Lake Elmo is joining the growing list of Twin Cities suburbs that are coming around to roundabouts.
Construction is scheduled to begin in mid-July on the circular junction where Hwy. 5 (Stillwater Boulevard N.) and County Hwy. 6 (Jamaca Avenue N.) meet, with the project expected to be complete by October.
The Washington County Board, in a 5-0 vote this week, signed off on the project, and the city is expected to follow suit.
Bids for the project, estimated to cost $1.6 million and overseen by the Minnesota Department of Transportation, will be opened on Friday. Nearly all costs will be funded by federal ($900,000) and MnDOT ($692,000) money that already has been earmarked for the project. That will leave the county's share at $24,000 and the city's portion at $15,500.
Improving safety is the primary driver of the project, said Wayne Sandberg, Washington County's deputy director of public works.
"We're concerned with crashes -- we have many crashes there," he said. "It's also difficult to make a left turn."
"I drive this intersection every day, and it is a dangerous intersection," added County Board Chairman Bill Pulkrabek. "... So I'm glad we're doing it."
Roundabouts have been proven to reduce both the number and severity of traffic accidents at intersections, said MnDOT spokeswoman Mary McFarland Brooks. There are 39 percent fewer crashes at roundabouts compared to four-way intersections, and 89 percent fewer fatalities because of slower speeds and reduced crash impacts, she said. They are also less expensive to maintain than intersections with signals.

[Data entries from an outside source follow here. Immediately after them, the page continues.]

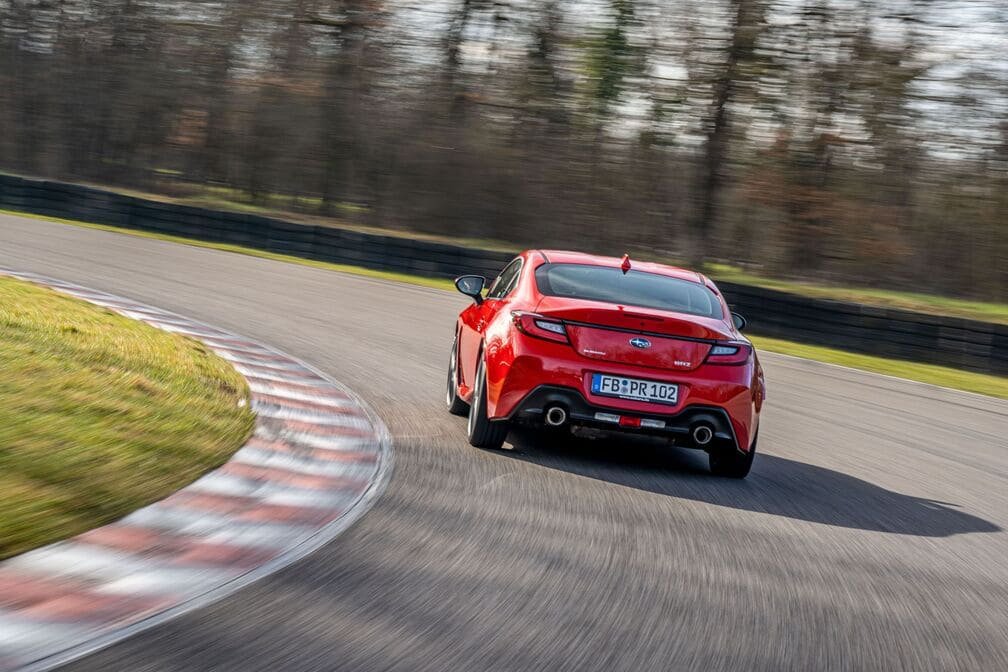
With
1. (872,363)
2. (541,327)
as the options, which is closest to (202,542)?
(541,327)

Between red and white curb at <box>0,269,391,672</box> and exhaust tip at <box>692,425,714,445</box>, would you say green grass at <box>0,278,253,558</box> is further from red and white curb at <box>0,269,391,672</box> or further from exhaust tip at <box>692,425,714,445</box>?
exhaust tip at <box>692,425,714,445</box>

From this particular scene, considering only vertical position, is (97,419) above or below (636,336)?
below

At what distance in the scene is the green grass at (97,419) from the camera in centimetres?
507

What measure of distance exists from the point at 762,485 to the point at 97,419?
13.0 ft

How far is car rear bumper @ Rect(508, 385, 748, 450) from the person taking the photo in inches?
278

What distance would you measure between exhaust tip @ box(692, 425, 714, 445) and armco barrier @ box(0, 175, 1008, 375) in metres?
13.7


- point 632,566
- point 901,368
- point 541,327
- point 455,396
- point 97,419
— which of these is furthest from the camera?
point 901,368

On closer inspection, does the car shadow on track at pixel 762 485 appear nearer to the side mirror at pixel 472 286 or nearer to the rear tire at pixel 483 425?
the rear tire at pixel 483 425

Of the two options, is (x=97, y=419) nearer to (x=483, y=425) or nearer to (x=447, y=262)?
(x=483, y=425)

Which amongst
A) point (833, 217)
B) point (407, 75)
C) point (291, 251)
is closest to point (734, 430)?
point (291, 251)

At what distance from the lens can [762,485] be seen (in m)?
7.44

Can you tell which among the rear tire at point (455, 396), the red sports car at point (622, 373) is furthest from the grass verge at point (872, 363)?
the red sports car at point (622, 373)

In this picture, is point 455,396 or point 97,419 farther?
point 455,396

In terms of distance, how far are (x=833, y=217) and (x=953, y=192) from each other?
3.00 meters
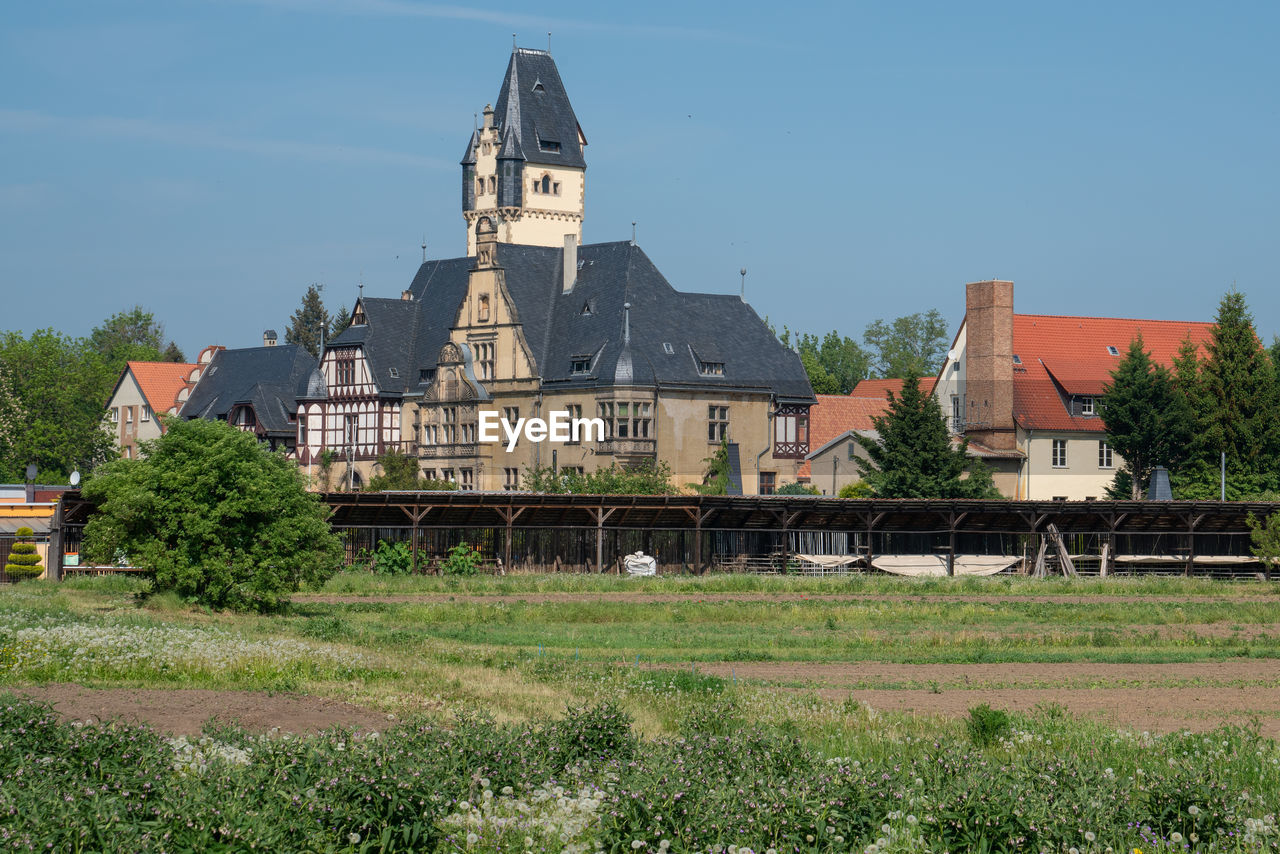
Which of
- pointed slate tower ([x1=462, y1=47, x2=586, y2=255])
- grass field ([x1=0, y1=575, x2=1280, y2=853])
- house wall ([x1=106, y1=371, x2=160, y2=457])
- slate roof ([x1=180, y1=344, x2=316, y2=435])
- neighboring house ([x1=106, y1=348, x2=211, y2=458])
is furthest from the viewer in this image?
house wall ([x1=106, y1=371, x2=160, y2=457])

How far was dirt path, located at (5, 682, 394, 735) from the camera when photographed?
18.6 m

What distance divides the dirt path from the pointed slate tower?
82.2m

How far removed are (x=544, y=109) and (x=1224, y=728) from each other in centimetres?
9067

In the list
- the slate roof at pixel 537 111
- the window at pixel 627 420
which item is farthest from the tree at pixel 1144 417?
the slate roof at pixel 537 111

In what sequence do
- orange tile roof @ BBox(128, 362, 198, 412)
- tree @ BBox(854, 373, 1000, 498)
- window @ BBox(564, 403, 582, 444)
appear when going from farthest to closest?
orange tile roof @ BBox(128, 362, 198, 412) < window @ BBox(564, 403, 582, 444) < tree @ BBox(854, 373, 1000, 498)

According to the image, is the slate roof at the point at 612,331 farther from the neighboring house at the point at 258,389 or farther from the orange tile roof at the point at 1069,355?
the orange tile roof at the point at 1069,355

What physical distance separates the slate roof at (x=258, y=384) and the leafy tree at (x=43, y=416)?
24.9 feet

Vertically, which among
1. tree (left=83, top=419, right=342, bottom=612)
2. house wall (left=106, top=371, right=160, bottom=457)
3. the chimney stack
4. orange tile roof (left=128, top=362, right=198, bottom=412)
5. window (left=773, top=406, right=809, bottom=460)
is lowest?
tree (left=83, top=419, right=342, bottom=612)

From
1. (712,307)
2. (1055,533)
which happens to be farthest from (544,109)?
(1055,533)

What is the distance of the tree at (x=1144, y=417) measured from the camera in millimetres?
76062

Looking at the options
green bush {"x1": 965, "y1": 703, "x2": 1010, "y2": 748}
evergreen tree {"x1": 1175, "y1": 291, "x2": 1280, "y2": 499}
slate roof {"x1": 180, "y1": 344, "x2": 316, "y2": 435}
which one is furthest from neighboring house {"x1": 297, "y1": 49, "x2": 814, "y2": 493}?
green bush {"x1": 965, "y1": 703, "x2": 1010, "y2": 748}

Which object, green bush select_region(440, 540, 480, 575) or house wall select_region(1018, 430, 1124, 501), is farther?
house wall select_region(1018, 430, 1124, 501)

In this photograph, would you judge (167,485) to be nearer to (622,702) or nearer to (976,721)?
(622,702)

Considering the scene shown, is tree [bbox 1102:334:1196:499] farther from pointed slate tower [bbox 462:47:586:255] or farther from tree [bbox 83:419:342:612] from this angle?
tree [bbox 83:419:342:612]
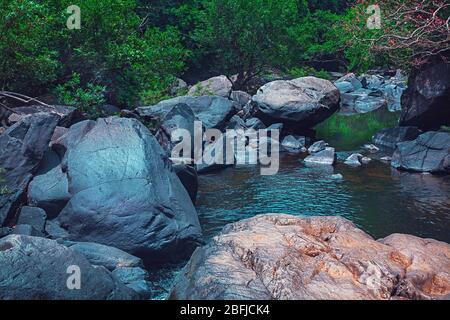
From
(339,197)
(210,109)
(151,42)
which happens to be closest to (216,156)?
(210,109)

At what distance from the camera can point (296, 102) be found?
689 inches

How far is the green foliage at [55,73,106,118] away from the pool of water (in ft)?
11.8

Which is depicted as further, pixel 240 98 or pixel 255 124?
pixel 240 98

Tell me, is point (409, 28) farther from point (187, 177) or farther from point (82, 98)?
point (82, 98)

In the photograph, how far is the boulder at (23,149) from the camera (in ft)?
30.1

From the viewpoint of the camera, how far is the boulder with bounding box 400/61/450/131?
51.4 feet

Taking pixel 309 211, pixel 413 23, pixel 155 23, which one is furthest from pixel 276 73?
pixel 309 211

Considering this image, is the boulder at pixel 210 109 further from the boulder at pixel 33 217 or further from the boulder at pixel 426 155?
the boulder at pixel 33 217

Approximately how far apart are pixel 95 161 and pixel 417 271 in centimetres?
585

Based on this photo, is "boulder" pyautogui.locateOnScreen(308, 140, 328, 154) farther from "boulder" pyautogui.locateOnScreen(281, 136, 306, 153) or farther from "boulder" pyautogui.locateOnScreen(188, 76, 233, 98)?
"boulder" pyautogui.locateOnScreen(188, 76, 233, 98)

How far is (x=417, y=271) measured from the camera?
5.21 m

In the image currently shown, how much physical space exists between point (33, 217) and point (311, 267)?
220 inches

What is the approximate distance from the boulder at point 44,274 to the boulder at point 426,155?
408 inches

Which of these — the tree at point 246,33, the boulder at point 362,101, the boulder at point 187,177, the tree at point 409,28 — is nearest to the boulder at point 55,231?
the boulder at point 187,177
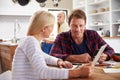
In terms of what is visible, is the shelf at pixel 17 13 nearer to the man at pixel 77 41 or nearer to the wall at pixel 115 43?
A: the wall at pixel 115 43

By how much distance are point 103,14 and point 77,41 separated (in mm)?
3942

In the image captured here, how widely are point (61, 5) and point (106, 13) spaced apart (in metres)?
1.89

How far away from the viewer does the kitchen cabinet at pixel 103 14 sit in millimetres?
5320

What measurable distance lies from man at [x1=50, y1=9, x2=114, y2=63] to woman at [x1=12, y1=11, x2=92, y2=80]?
68cm

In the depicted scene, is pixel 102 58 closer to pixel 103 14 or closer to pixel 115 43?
pixel 115 43

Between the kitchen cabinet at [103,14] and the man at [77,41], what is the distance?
2.94 meters

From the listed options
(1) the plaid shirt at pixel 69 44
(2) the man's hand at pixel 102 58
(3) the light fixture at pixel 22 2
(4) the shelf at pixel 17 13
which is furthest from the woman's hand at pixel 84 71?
(4) the shelf at pixel 17 13

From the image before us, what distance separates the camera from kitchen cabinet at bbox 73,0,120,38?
5320mm

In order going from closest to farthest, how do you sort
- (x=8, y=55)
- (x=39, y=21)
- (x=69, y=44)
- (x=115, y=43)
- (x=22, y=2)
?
(x=39, y=21), (x=69, y=44), (x=8, y=55), (x=115, y=43), (x=22, y=2)

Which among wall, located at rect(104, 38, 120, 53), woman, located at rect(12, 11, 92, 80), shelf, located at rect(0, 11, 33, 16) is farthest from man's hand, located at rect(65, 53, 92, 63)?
shelf, located at rect(0, 11, 33, 16)

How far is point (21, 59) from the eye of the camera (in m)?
1.43

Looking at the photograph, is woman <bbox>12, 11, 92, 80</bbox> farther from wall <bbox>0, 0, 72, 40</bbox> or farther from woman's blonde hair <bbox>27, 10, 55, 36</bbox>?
wall <bbox>0, 0, 72, 40</bbox>

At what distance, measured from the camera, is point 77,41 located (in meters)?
2.27

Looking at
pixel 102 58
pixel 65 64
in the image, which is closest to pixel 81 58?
pixel 102 58
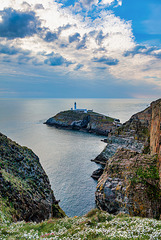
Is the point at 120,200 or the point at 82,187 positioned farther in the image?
the point at 82,187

The Lake Elmo project also fits well with the rural landscape, she added, and will help calm speeds of vehicles coming from Interstate 694. "We have a lot of problems with speed in that area," she said.
From I-694 east to Jamaca Avenue, Hwy. 5 is four lanes wide, then narrows to two lanes. The roundabout also will offer a smoother and safer transition to the narrower roadway by slowing traffic as vehicles enter the roundabout, Sandberg said.
The design also includes right-turn bypasses -- traffic heading south and turning west, or going north and turning east -- will not go through the roundabout.
Both Sandberg and McFarland Brooks said local residents have supported the project at public meetings where it was explained.
There are 14 other roundabouts in Washington County, according to MnDOT. Eight are in Woodbury, three in Lakeland/Lakeland Shores, two in Cottage Grove and one in Stillwater. There are 86 roundabouts either built or under construction in Minnesota, and the number is certain to grow -- nearly 100 more are in various stages of planning.